Psychiatrist Questions Child abuse

I was sexually abused as a child and now as my marriage is approaching, I am beginning to freak out. What should I do?

I am 29 years old and I was sexually abused as a child by my maternal uncle. I have never had a boyfriend as the memories of the past continue to haunt me. I am now due to get married and it is an arranged marriage. I am freaking out at the thought of this. Is there anything that I can do to calm myself down?

12 Answers

Please talk with a mental health professional.
Did you have a chance to know your future husband? Take it slow, analyze, give yourself and him time to to know each other, talk to your friend or have a few sessions with psychiatrist
See a well-trained mental health professional for psychotherapy. This can make the difference between happiness and failure.

Jan Fawcett, MD
do not get married. get progressively more affectively and physically involved and if it works well get married, if it does not, dont. At this time you are running toward a disaster that will worsen and solidify your worst memories
I am so sorry. Is your fiancé aware of the abuse? I would recommend trauma focused CBT.
Hi,

Thanks for your question. I would suggest starting psychotherapy as soon as possible. Sexual abuse can leave profound emotional scars. I want to assure you that it is not your fault. You deserve to live a full and happy life, it is up to you to get the help you need. Hopefully, your spouse will be supportive of you and might even agree to go to marriage counseling if you decided that is necessary besides the personal psychotherapy.

Yvonne Hall, MD
The memory of previous sexual trauma which has not been resolved/healed is being triggered in anticipation of your forthcoming marriage plans. This is an indication for you to get psychological healing of the traumatic memory through psychotherapy. Through therapy, one can learn to deal with the flashbacks (remembering the trauma triggered by external events or situations that remind you of the original traumatic event).
Through therapy, you will be able to achieve inner peace and a healing perspective on the traumatic event and on your own strength and abilities to cope so that you can move on with your life and not feel "haunted" by the memory of the trauma.
Yes, do therapy to process your history of trauma.
I am so very sorry to read that you are in this very unfortunate situation. Being the victim of incest make one particularly prone to PTSD and then arranged marriage in this situation was going to make you freak out. No one can blame you for that.
I think that you should meet with your Fiancé' more than once and talk about different things to get comfortable and then tell him about the past unfortunate experience as well as the level of your comfort in terms of getting intimate after marriage. If you don't feel comfortable doing it on your own, you may want to get help from a professional counselor who can facilitate meeting between both of you.
Nonetheless, I believe that it is necessary that "genie" is out before marriage so it doesn't cause any complications afterwards.
Sometimes, Antidepressant/Antianxiety medication could also be useful during the facilitation process.
Hope it will be of some help to you. I fully understand your situation and empathize with you and wish that I could help more than that.
I recommend that you see a therapist who specializes in EMDR. This form of therapy has been shown to be very effective in treating Post Traumatic Stress Disorder. This seems especially true for people who have experienced sexual trauma.

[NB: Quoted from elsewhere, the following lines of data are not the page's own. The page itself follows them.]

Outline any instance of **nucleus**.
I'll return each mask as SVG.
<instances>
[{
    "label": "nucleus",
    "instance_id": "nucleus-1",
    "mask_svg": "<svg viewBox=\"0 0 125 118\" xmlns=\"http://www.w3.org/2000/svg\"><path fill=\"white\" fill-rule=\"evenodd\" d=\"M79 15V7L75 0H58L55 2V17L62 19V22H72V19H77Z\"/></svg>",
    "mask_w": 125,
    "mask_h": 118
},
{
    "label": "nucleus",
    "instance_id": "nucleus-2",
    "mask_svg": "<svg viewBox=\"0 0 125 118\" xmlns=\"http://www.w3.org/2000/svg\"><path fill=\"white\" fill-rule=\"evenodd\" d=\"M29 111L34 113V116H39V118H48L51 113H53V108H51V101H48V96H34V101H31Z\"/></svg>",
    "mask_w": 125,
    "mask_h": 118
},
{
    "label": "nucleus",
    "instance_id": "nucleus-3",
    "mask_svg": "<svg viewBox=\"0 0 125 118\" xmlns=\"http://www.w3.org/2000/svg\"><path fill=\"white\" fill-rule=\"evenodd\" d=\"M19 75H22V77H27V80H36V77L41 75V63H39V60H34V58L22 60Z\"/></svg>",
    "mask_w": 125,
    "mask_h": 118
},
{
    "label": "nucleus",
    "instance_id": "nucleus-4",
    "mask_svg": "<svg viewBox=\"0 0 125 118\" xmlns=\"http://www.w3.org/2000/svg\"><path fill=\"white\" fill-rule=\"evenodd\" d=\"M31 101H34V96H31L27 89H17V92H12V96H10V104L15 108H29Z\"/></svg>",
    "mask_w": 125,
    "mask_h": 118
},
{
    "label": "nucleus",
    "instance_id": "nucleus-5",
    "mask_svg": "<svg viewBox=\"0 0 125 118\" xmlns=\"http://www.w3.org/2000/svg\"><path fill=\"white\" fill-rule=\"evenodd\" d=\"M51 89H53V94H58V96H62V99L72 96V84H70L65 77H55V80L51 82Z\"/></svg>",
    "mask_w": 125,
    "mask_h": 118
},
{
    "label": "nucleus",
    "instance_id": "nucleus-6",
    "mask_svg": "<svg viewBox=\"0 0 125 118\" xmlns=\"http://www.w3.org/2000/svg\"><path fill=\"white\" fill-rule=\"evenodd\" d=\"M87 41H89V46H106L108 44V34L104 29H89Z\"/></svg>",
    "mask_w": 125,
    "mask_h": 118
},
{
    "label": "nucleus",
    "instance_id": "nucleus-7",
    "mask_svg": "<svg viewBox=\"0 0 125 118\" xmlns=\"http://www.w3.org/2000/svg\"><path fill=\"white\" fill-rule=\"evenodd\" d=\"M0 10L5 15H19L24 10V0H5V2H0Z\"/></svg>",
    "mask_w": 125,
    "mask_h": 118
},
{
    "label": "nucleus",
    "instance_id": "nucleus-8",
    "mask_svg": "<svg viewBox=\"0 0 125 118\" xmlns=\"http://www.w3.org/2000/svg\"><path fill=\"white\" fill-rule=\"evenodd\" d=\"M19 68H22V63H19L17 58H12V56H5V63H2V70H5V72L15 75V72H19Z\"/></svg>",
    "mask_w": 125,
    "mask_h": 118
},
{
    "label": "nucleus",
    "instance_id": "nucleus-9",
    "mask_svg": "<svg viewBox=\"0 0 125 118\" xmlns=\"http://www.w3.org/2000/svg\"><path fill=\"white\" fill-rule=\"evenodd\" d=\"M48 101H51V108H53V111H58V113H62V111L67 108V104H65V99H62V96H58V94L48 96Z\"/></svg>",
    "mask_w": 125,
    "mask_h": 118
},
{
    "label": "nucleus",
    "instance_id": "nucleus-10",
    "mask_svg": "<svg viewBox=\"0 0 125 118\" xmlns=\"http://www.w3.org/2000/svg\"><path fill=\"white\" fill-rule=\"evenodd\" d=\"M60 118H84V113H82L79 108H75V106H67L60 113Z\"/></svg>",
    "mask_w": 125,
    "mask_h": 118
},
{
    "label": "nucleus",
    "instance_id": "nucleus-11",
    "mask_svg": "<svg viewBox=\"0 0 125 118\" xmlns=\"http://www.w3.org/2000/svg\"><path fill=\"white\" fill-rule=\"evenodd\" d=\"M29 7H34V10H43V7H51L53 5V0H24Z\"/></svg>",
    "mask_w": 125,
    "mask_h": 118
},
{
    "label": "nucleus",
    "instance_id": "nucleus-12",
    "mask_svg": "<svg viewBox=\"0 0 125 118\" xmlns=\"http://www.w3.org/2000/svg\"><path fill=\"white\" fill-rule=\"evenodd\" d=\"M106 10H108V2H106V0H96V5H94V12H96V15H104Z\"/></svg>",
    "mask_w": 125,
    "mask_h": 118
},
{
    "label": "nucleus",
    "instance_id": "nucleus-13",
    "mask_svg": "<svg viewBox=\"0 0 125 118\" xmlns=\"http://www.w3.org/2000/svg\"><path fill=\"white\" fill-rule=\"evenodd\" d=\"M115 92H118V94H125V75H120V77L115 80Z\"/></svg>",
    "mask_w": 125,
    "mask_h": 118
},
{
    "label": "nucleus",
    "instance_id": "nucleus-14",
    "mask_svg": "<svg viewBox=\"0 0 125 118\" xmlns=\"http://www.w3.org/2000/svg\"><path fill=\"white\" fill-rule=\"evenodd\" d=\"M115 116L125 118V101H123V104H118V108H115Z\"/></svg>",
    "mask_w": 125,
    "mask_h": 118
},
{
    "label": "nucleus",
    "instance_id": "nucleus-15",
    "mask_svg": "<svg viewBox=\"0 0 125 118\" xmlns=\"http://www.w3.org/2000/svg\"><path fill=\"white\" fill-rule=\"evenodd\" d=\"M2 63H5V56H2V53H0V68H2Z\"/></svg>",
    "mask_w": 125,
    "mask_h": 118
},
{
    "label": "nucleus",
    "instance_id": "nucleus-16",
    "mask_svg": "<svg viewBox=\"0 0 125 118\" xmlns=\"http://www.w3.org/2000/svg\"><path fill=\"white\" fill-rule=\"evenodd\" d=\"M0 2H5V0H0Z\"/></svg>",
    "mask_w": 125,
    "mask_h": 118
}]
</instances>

It would also be beneficial if you and your future spouse were involved in couple’s therapy. This could facilitate communication, and help provide education to your future husband regarding the initial difficulties related to intimacy.

There are medications which might also be helpful initially to reduce anxiety and intrusive thoughts. These are sometimes beneficial early in treatment, but the mainstay will be the work that you do in psychotherapy.

I wish you much success.

TCS
Try reading Introduction to Internal Family Systems, or find a therapist on the center for self-leadership website, or someone who practices EMDR. Meanwhile, yoga, breathing, and meditation can help ground you.
If that incident has such a strong impact on you, it will be really hard for you to get in close or intimate with your spouse. You should start treatment including medications as well as therapy soon to help you.